The incoherence: he doesn't mean for "fascist" to apply to him, but given his way of speaking--his way,not mine--it does. Contradiction, see?

Why attend to this incoherence? I guess it reveals not just that he is ready for melee over the Conn. 6 Affair, but also (a) he occupies what Kierkegaard calls the Aesthetic Sphere--he is speaking behind a mask, as it were; (b) there is a pressing question: "Did Bp. Iker really mean to say "fascist"? That is, who is behind the mask, and what does he think? Who knows?; (c) Is there a genuine, stable subject somewhere behind the mask who has something "authentic" to say as opposed to mouthing mere war rhetoric? How many masks are we dealing with here?

 
At 7:48 PM, Blogger The Anglican Scotist said...

To see the (I think) crushing force of question (c) in response to goodrich, recall the mantra--meaning isn't just in the head. It follows what Bp. Iker means by "I" or where he would locate himself behind the mask(s) is not where he might really be. For all we know, having introduced a mask, we lose track of who we are--indeed, for all we know our "I"s are just a configuration of related masks.From a Christian point of view, that might make sense: a fragmented self is a consequence of transgression. Still, it makes me ill.

 
At 10:34 PM, Anonymous Mascallian said...

Why should I rethink them, any more than rethinking the Trinity? It suffices me to know that both notions have constantly been condemned by Church Tradition, with such unanimity and reiteration that I take these condemnations for irreformable and infallible.

 
At 12:08 AM, Blogger The Anglican Scotist said...

Fair question, mascallian: Church tradition does not regard all it condemns as of equal importance, nor is its uniformity in all cases sufficient for infallibility. The dogma of the Trinity is an article of faith, part of our canonical formularies. Is the prohibition of female priests of equal significance? There is at least logical room for a question here.

 
At 8:23 AM, Blogger Christopher Hathaway said...

"Bp.Iker leaves no middle ground, no third way. For ECUSA, failing genuine liberalism in the ways I mentioned, merits it the term "fascist"."

This is an inversion of Iker's logic. He is not saying ECUSA is fascist because they are not true liberals. Rather, he is saying that they are behaving like fascists, therefore they are not true liberals.

If you call yourself a Scotist you should bone up more on you logical fallacies.

 
At 9:44 AM, Blogger The Anglican Scotist said...

Christopher Hathaway,
You might be alluding to the fallacy of the consequent? Anyhow--your "because" strictly taken isn't truth-functional, so you probably don't have in mind a Modus Ponens; or do you? Please clarify.

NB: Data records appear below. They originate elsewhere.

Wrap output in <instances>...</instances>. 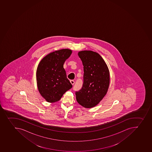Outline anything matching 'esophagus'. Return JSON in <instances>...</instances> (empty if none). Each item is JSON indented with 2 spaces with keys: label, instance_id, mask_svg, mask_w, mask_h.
<instances>
[{
  "label": "esophagus",
  "instance_id": "1",
  "mask_svg": "<svg viewBox=\"0 0 152 152\" xmlns=\"http://www.w3.org/2000/svg\"><path fill=\"white\" fill-rule=\"evenodd\" d=\"M70 82H71V83L72 84V85H74V83H75V81L74 80H70Z\"/></svg>",
  "mask_w": 152,
  "mask_h": 152
}]
</instances>
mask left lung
<instances>
[{
  "instance_id": "1",
  "label": "left lung",
  "mask_w": 152,
  "mask_h": 152,
  "mask_svg": "<svg viewBox=\"0 0 152 152\" xmlns=\"http://www.w3.org/2000/svg\"><path fill=\"white\" fill-rule=\"evenodd\" d=\"M83 65V83L75 92L77 102L86 108L97 105L107 94L110 84V72L100 55L92 51L78 52Z\"/></svg>"
}]
</instances>
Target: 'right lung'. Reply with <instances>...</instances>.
I'll return each mask as SVG.
<instances>
[{
  "label": "right lung",
  "instance_id": "1",
  "mask_svg": "<svg viewBox=\"0 0 152 152\" xmlns=\"http://www.w3.org/2000/svg\"><path fill=\"white\" fill-rule=\"evenodd\" d=\"M72 53L68 49L52 52L43 58L38 64L36 72L38 91L48 102L59 101L72 87L63 68Z\"/></svg>",
  "mask_w": 152,
  "mask_h": 152
}]
</instances>
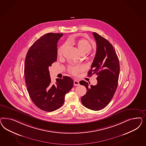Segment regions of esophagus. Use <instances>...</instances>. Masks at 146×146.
Wrapping results in <instances>:
<instances>
[{"label":"esophagus","mask_w":146,"mask_h":146,"mask_svg":"<svg viewBox=\"0 0 146 146\" xmlns=\"http://www.w3.org/2000/svg\"><path fill=\"white\" fill-rule=\"evenodd\" d=\"M79 82L78 81H77L76 80L74 81V86H79Z\"/></svg>","instance_id":"34e87169"}]
</instances>
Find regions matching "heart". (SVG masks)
Segmentation results:
<instances>
[{"instance_id":"b5f03b06","label":"heart","mask_w":146,"mask_h":146,"mask_svg":"<svg viewBox=\"0 0 146 146\" xmlns=\"http://www.w3.org/2000/svg\"><path fill=\"white\" fill-rule=\"evenodd\" d=\"M68 44L71 45H76L79 50L80 52L82 54H86L91 51L92 46L90 42L85 39H80L78 40H69L67 42ZM66 47V44H63L58 50V55L61 56ZM84 70V67L81 65L73 66L71 65L68 67V71L73 75H76L80 72Z\"/></svg>"}]
</instances>
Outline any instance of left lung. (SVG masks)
Returning a JSON list of instances; mask_svg holds the SVG:
<instances>
[{"label":"left lung","instance_id":"1","mask_svg":"<svg viewBox=\"0 0 146 146\" xmlns=\"http://www.w3.org/2000/svg\"><path fill=\"white\" fill-rule=\"evenodd\" d=\"M93 35L96 42V52L88 75H97V84L89 87L88 83L82 80L80 84L87 89L86 95L81 97L83 105L90 110L98 111L104 108L113 97L118 86L119 62L112 45L96 33L94 32Z\"/></svg>","mask_w":146,"mask_h":146}]
</instances>
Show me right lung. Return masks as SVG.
Segmentation results:
<instances>
[{
	"instance_id": "right-lung-1",
	"label": "right lung",
	"mask_w": 146,
	"mask_h": 146,
	"mask_svg": "<svg viewBox=\"0 0 146 146\" xmlns=\"http://www.w3.org/2000/svg\"><path fill=\"white\" fill-rule=\"evenodd\" d=\"M63 35L48 33L31 45L27 53L25 77L27 91L33 103L42 110L51 112L63 105L65 96L73 86L69 76L57 79L51 83L49 67L57 59V43Z\"/></svg>"
}]
</instances>
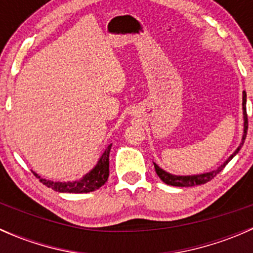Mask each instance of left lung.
<instances>
[{
	"label": "left lung",
	"instance_id": "obj_1",
	"mask_svg": "<svg viewBox=\"0 0 253 253\" xmlns=\"http://www.w3.org/2000/svg\"><path fill=\"white\" fill-rule=\"evenodd\" d=\"M242 109H244V119H245V129H244V137H242V142L241 144L239 145V148L234 152V154H231L229 157V159L224 163L221 167H219L218 169L214 170V171L211 172H207V174H201V175H193V176H175L171 174H168L167 171H164L163 169H160L157 164H154L155 168V172L157 175L159 176L160 180L163 182H165L167 185H171V186H177V187H192V186H198V185H205V183L209 182L211 178L215 177L224 168L226 167L229 162L233 159L234 157L239 153V150L241 149V147L244 145L245 138H246V134H247V128H249V120H247V112H246V93L244 91V96H242Z\"/></svg>",
	"mask_w": 253,
	"mask_h": 253
}]
</instances>
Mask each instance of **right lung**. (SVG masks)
<instances>
[{"label":"right lung","mask_w":253,"mask_h":253,"mask_svg":"<svg viewBox=\"0 0 253 253\" xmlns=\"http://www.w3.org/2000/svg\"><path fill=\"white\" fill-rule=\"evenodd\" d=\"M111 144L106 148L105 152L101 155L100 160L98 162L96 167L91 170L89 174H86L83 178L73 182H53V181L45 180L38 176L40 182L44 183L47 187L52 188L57 192H68V193H86L91 191L98 190L99 187L104 185L108 181L109 177V154H110Z\"/></svg>","instance_id":"1"}]
</instances>
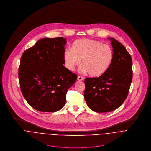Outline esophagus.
I'll return each instance as SVG.
<instances>
[{"mask_svg": "<svg viewBox=\"0 0 151 151\" xmlns=\"http://www.w3.org/2000/svg\"><path fill=\"white\" fill-rule=\"evenodd\" d=\"M83 80H84V77H83L81 76H78L77 77V80L78 81H83Z\"/></svg>", "mask_w": 151, "mask_h": 151, "instance_id": "1", "label": "esophagus"}]
</instances>
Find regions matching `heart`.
I'll return each mask as SVG.
<instances>
[{"instance_id":"b5f03b06","label":"heart","mask_w":151,"mask_h":151,"mask_svg":"<svg viewBox=\"0 0 151 151\" xmlns=\"http://www.w3.org/2000/svg\"><path fill=\"white\" fill-rule=\"evenodd\" d=\"M63 60L65 67L74 71L82 60L81 71L92 77H99L105 73L113 60V50L107 44L88 38L76 41L71 48L65 49Z\"/></svg>"}]
</instances>
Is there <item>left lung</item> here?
Here are the masks:
<instances>
[{
    "instance_id": "8db88e82",
    "label": "left lung",
    "mask_w": 151,
    "mask_h": 151,
    "mask_svg": "<svg viewBox=\"0 0 151 151\" xmlns=\"http://www.w3.org/2000/svg\"><path fill=\"white\" fill-rule=\"evenodd\" d=\"M113 47V60L108 70L99 77L86 78L84 98L91 110L109 112L126 100L132 78V59L125 47L113 38H108Z\"/></svg>"
}]
</instances>
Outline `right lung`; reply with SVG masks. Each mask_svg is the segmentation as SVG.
<instances>
[{"label":"right lung","instance_id":"add662e5","mask_svg":"<svg viewBox=\"0 0 151 151\" xmlns=\"http://www.w3.org/2000/svg\"><path fill=\"white\" fill-rule=\"evenodd\" d=\"M66 40L42 38L22 55L19 79L28 104L42 112H55L65 106L68 89L77 76L63 64Z\"/></svg>","mask_w":151,"mask_h":151}]
</instances>
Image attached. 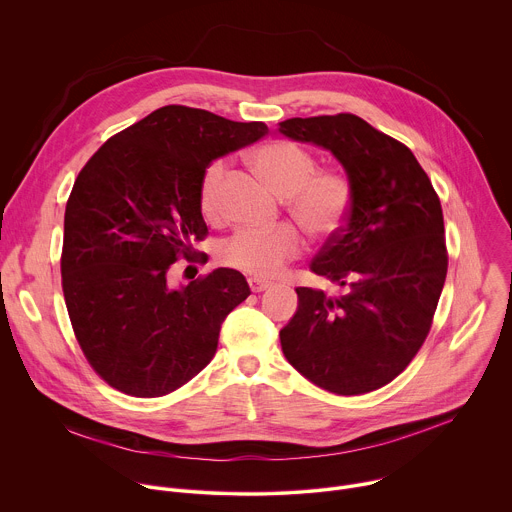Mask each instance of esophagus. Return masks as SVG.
Returning <instances> with one entry per match:
<instances>
[{"instance_id": "1", "label": "esophagus", "mask_w": 512, "mask_h": 512, "mask_svg": "<svg viewBox=\"0 0 512 512\" xmlns=\"http://www.w3.org/2000/svg\"><path fill=\"white\" fill-rule=\"evenodd\" d=\"M249 287H251V291H255V294H259V291H265L267 287H271V281L261 279V277H249Z\"/></svg>"}]
</instances>
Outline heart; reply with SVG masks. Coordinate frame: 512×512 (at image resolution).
<instances>
[{"instance_id": "heart-1", "label": "heart", "mask_w": 512, "mask_h": 512, "mask_svg": "<svg viewBox=\"0 0 512 512\" xmlns=\"http://www.w3.org/2000/svg\"><path fill=\"white\" fill-rule=\"evenodd\" d=\"M249 160L275 194L287 196L291 218L312 239L328 241L342 231L352 206V188L342 174L318 170L316 158L302 145L287 139H271L257 145ZM223 178L225 164L214 160L198 180V208L208 223H218L223 216ZM302 249L304 237L291 225H279L271 231L245 229L221 245L218 259L227 267L271 277L285 263L296 259Z\"/></svg>"}]
</instances>
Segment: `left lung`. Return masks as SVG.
Masks as SVG:
<instances>
[{
	"label": "left lung",
	"instance_id": "1",
	"mask_svg": "<svg viewBox=\"0 0 512 512\" xmlns=\"http://www.w3.org/2000/svg\"><path fill=\"white\" fill-rule=\"evenodd\" d=\"M279 131L330 150L352 188L342 231L312 261L338 294L298 287L281 350L330 393L381 389L419 352L442 296L448 249L440 196L405 143L352 113L285 119Z\"/></svg>",
	"mask_w": 512,
	"mask_h": 512
}]
</instances>
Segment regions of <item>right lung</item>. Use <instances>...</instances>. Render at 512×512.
<instances>
[{"label":"right lung","mask_w":512,"mask_h":512,"mask_svg":"<svg viewBox=\"0 0 512 512\" xmlns=\"http://www.w3.org/2000/svg\"><path fill=\"white\" fill-rule=\"evenodd\" d=\"M265 133L261 121L166 105L109 137L79 172L64 210L62 291L85 358L113 389L162 397L212 360L221 324L251 289L227 267L180 289L168 271L198 261L194 243L208 235L204 168Z\"/></svg>","instance_id":"obj_1"}]
</instances>
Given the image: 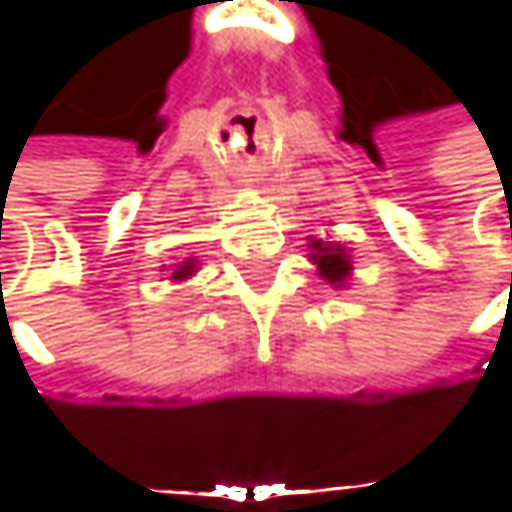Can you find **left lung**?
I'll return each instance as SVG.
<instances>
[{"mask_svg": "<svg viewBox=\"0 0 512 512\" xmlns=\"http://www.w3.org/2000/svg\"><path fill=\"white\" fill-rule=\"evenodd\" d=\"M308 252L311 263L317 266V275L332 284L335 290L347 287L350 275H353V255L347 249V243H335V240H308Z\"/></svg>", "mask_w": 512, "mask_h": 512, "instance_id": "8db88e82", "label": "left lung"}]
</instances>
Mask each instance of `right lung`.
Returning a JSON list of instances; mask_svg holds the SVG:
<instances>
[{"label": "right lung", "mask_w": 512, "mask_h": 512, "mask_svg": "<svg viewBox=\"0 0 512 512\" xmlns=\"http://www.w3.org/2000/svg\"><path fill=\"white\" fill-rule=\"evenodd\" d=\"M165 269H168V281L180 284V281H186V278H192V275L198 272V260H195V257H186V260L171 263V266H165ZM165 269H162V272H165Z\"/></svg>", "instance_id": "obj_1"}]
</instances>
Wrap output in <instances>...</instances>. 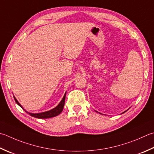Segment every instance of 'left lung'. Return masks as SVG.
I'll use <instances>...</instances> for the list:
<instances>
[{
	"mask_svg": "<svg viewBox=\"0 0 154 154\" xmlns=\"http://www.w3.org/2000/svg\"><path fill=\"white\" fill-rule=\"evenodd\" d=\"M128 110H126V111H124V112H123V113H125V112H126V111H127ZM96 111V112H97V113H100V114H102V113H99V112H98V111Z\"/></svg>",
	"mask_w": 154,
	"mask_h": 154,
	"instance_id": "1",
	"label": "left lung"
}]
</instances>
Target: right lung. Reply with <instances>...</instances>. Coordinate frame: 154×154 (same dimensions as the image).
Here are the masks:
<instances>
[{
  "label": "right lung",
  "mask_w": 154,
  "mask_h": 154,
  "mask_svg": "<svg viewBox=\"0 0 154 154\" xmlns=\"http://www.w3.org/2000/svg\"><path fill=\"white\" fill-rule=\"evenodd\" d=\"M65 96H66V93H65V95H64V96H63V97L61 99V101H60V103L55 108H53V109H51L49 111H45V112L37 113L28 112V111H26L25 109H24L22 105H21L19 103V102L17 101V99H16V97H14V99L15 101H16V103L18 105H19V106L21 108H22L23 110H25V112H26L27 113H29L31 116L36 117V118H38V119H47V118H51V117H55L57 116H58V115H59V114L62 112V111L63 109V107H64V105H65Z\"/></svg>",
  "instance_id": "add662e5"
}]
</instances>
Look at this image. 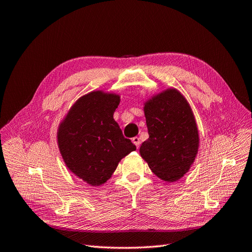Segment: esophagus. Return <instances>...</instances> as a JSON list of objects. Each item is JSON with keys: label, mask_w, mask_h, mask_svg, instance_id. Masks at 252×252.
<instances>
[{"label": "esophagus", "mask_w": 252, "mask_h": 252, "mask_svg": "<svg viewBox=\"0 0 252 252\" xmlns=\"http://www.w3.org/2000/svg\"><path fill=\"white\" fill-rule=\"evenodd\" d=\"M132 141H133V144L136 146L137 148L139 147V145H140V139H139V137H137V136H135V137H133L132 138Z\"/></svg>", "instance_id": "1"}]
</instances>
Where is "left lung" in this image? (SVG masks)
I'll use <instances>...</instances> for the list:
<instances>
[{
	"mask_svg": "<svg viewBox=\"0 0 252 252\" xmlns=\"http://www.w3.org/2000/svg\"><path fill=\"white\" fill-rule=\"evenodd\" d=\"M149 138L140 146V156L154 175L175 182L195 160L199 135L188 101L176 89H167L145 104Z\"/></svg>",
	"mask_w": 252,
	"mask_h": 252,
	"instance_id": "8db88e82",
	"label": "left lung"
}]
</instances>
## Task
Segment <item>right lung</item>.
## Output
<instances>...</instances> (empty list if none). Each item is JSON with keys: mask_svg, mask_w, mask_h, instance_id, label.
<instances>
[{"mask_svg": "<svg viewBox=\"0 0 252 252\" xmlns=\"http://www.w3.org/2000/svg\"><path fill=\"white\" fill-rule=\"evenodd\" d=\"M117 94L93 92L75 102L59 130V147L68 168L92 186L111 178L122 158L136 150L113 118Z\"/></svg>", "mask_w": 252, "mask_h": 252, "instance_id": "obj_1", "label": "right lung"}]
</instances>
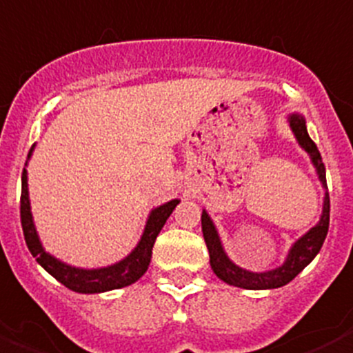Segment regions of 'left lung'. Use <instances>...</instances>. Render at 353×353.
<instances>
[{"label":"left lung","mask_w":353,"mask_h":353,"mask_svg":"<svg viewBox=\"0 0 353 353\" xmlns=\"http://www.w3.org/2000/svg\"><path fill=\"white\" fill-rule=\"evenodd\" d=\"M288 125L291 128V132H293L298 146L302 148L303 152L309 155V159H311L312 165H314L316 176H318L321 188L325 191L321 216L314 227L309 228L302 237H298L293 245H291V248H289L288 255L284 259V263L280 264V266L268 271H250L237 266L228 257L212 218H210L205 209L201 210V232H203V239H205L207 250H209L210 268L216 273V276L221 279L223 282H227L228 285H236V288L241 289H252V291L282 288V285L289 284L303 268L312 263V259L320 254L325 237H327L328 219H330V198H328L327 191L323 161H321V155L318 152L316 144L312 143V139L307 134L305 117L300 112H291L288 116Z\"/></svg>","instance_id":"obj_1"}]
</instances>
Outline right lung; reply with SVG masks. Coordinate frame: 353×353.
Returning <instances> with one entry per match:
<instances>
[{
    "label": "right lung",
    "instance_id": "add662e5",
    "mask_svg": "<svg viewBox=\"0 0 353 353\" xmlns=\"http://www.w3.org/2000/svg\"><path fill=\"white\" fill-rule=\"evenodd\" d=\"M33 150H35V144L30 150L28 161L32 159ZM26 165H28V162H26ZM21 185H23V189H21V225H23L26 246H28L33 257H35V261L51 276H55L60 284H64L65 288L74 291V293L82 294L105 293V291L121 289L137 282L146 273L148 266H150L152 250L153 245H155L157 236L161 234L164 223L168 221V218L171 216L174 207L180 203L179 198H173V200L165 201L162 205L153 207L150 210V214H148L146 225H144L143 236H141L139 243L121 261L101 268H78L71 266V264L64 263V261H60L55 255H51L50 252H46L44 246H42V241L39 237L37 228H35V221H33L32 205H30L28 171H26V168L23 170Z\"/></svg>",
    "mask_w": 353,
    "mask_h": 353
}]
</instances>
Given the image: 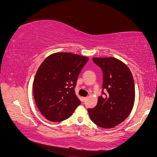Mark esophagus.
Here are the masks:
<instances>
[{"instance_id": "1", "label": "esophagus", "mask_w": 157, "mask_h": 157, "mask_svg": "<svg viewBox=\"0 0 157 157\" xmlns=\"http://www.w3.org/2000/svg\"><path fill=\"white\" fill-rule=\"evenodd\" d=\"M86 97H83V98H82V101H83V102H84L86 100Z\"/></svg>"}]
</instances>
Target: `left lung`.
Wrapping results in <instances>:
<instances>
[{"instance_id": "obj_1", "label": "left lung", "mask_w": 157, "mask_h": 157, "mask_svg": "<svg viewBox=\"0 0 157 157\" xmlns=\"http://www.w3.org/2000/svg\"><path fill=\"white\" fill-rule=\"evenodd\" d=\"M94 62L103 71V88L105 96L98 98L97 105L88 109L92 121L103 128H112L129 116L135 101V86L128 66L115 58H93Z\"/></svg>"}]
</instances>
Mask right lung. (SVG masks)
<instances>
[{
    "label": "right lung",
    "mask_w": 157,
    "mask_h": 157,
    "mask_svg": "<svg viewBox=\"0 0 157 157\" xmlns=\"http://www.w3.org/2000/svg\"><path fill=\"white\" fill-rule=\"evenodd\" d=\"M88 59L69 52H57L48 56L39 66L33 84V96L46 119L63 121L80 105L75 87Z\"/></svg>",
    "instance_id": "obj_1"
}]
</instances>
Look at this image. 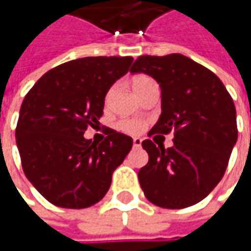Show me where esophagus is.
Listing matches in <instances>:
<instances>
[{
    "mask_svg": "<svg viewBox=\"0 0 251 251\" xmlns=\"http://www.w3.org/2000/svg\"><path fill=\"white\" fill-rule=\"evenodd\" d=\"M132 144H134L135 148H140L141 144H142V140H141V138H134V140H132Z\"/></svg>",
    "mask_w": 251,
    "mask_h": 251,
    "instance_id": "34e87169",
    "label": "esophagus"
}]
</instances>
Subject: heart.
Listing matches in <instances>:
<instances>
[{
    "instance_id": "heart-1",
    "label": "heart",
    "mask_w": 251,
    "mask_h": 251,
    "mask_svg": "<svg viewBox=\"0 0 251 251\" xmlns=\"http://www.w3.org/2000/svg\"><path fill=\"white\" fill-rule=\"evenodd\" d=\"M153 83H155L153 82V79L150 78L148 75H137V76H134L132 81H131L132 89L137 92L140 96L145 92V89H147L148 86L153 85ZM111 93H113V88H111L110 91L107 92V95H106V104L110 101ZM119 128L123 131H126V132H130V134H138V132H141V131L144 130V123L138 120H123L119 123Z\"/></svg>"
}]
</instances>
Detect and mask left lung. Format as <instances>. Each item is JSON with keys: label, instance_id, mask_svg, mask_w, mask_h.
Masks as SVG:
<instances>
[{"label": "left lung", "instance_id": "obj_1", "mask_svg": "<svg viewBox=\"0 0 251 251\" xmlns=\"http://www.w3.org/2000/svg\"><path fill=\"white\" fill-rule=\"evenodd\" d=\"M130 73L150 75L162 91V113L148 135L175 134L168 150L142 141L150 160L138 172L141 188L158 207L194 205L225 175L237 141L235 103L215 74L183 54L141 55Z\"/></svg>", "mask_w": 251, "mask_h": 251}]
</instances>
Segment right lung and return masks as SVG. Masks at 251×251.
Here are the masks:
<instances>
[{"label": "right lung", "mask_w": 251, "mask_h": 251, "mask_svg": "<svg viewBox=\"0 0 251 251\" xmlns=\"http://www.w3.org/2000/svg\"><path fill=\"white\" fill-rule=\"evenodd\" d=\"M131 64L132 57L73 60L44 74L25 96L15 134L22 168L54 205L81 209L99 202L132 148L131 137L110 128L100 144L83 137Z\"/></svg>", "instance_id": "obj_1"}]
</instances>
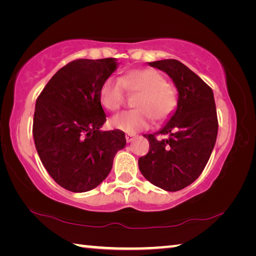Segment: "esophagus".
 Here are the masks:
<instances>
[{
  "instance_id": "esophagus-1",
  "label": "esophagus",
  "mask_w": 256,
  "mask_h": 256,
  "mask_svg": "<svg viewBox=\"0 0 256 256\" xmlns=\"http://www.w3.org/2000/svg\"><path fill=\"white\" fill-rule=\"evenodd\" d=\"M134 138H136L134 134H130V133L125 134V138H126V142H132L134 140Z\"/></svg>"
}]
</instances>
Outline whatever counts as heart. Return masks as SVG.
Here are the masks:
<instances>
[{
	"label": "heart",
	"instance_id": "1",
	"mask_svg": "<svg viewBox=\"0 0 256 256\" xmlns=\"http://www.w3.org/2000/svg\"><path fill=\"white\" fill-rule=\"evenodd\" d=\"M137 94L134 100L136 110L120 112L112 118V126L126 133L140 132L150 128L154 120L162 124L174 114L178 97L175 86L154 68H134L120 79L110 76L99 90V100L104 108L115 112L124 104L126 92Z\"/></svg>",
	"mask_w": 256,
	"mask_h": 256
}]
</instances>
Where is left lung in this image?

I read Bp. Iker as arguing from a valid form, a disjunctive syllogism; that's why I talk about "throd ways". He is neglecting and alternative or two--indeed, the fallacy of the neglected alternative is peculiar to disjunctive syllogisms.

You go ahead and conjure the relevant alternatives in Bp. Iker's speech from the Ether: they aren't there.

And while you're at it: learn some more about logic.

 
At 12:34 PM, Blogger Simeon said...

derek said: "This is a favorite rhetorical trick of the "reasserters"--claiming that the "revisionists" must be all inclusive."

Ah yes, a depressingly common case of the Straw Man fallacy, much beloved by the "orthodox."

This sort of "reasoning" is fallacious because attacking a distorted version of a position simply does not constitute an attack on the position itself. i.e. "reasserters" claim we're bad because we profess tolerance & inclusiveness, yet we won't tolerate blatantly egregious words or behavior.

 
At 2:01 PM, Blogger Craig Goodrich said...

"Scotist",

Where on earth do you get "all non-liberals are fascists" from Iker's (understood and semantically obvious) premis "fascist behavior is illiberal"? -- affirmation of the consequent is a classic logical fallacy.

One appropriate conclusion is "if X claims to be a liberal and X exhibits fascist behavior, then X is a hypocrite with respect to his liberal claim." This is the conclusion Iker draws; it can be attacked by demonstrating that X's behavior was not fascist (which is what Smith is maintaining in his letter of reply to the bishops) or (improbably) that X does not claim to be a liberal, or (even more improbably) that [some fascist behavior is not illiberal and X's fascist behavior falls in the non-illiberal class]. But it cannot be attacked on the basis of logical invalidity.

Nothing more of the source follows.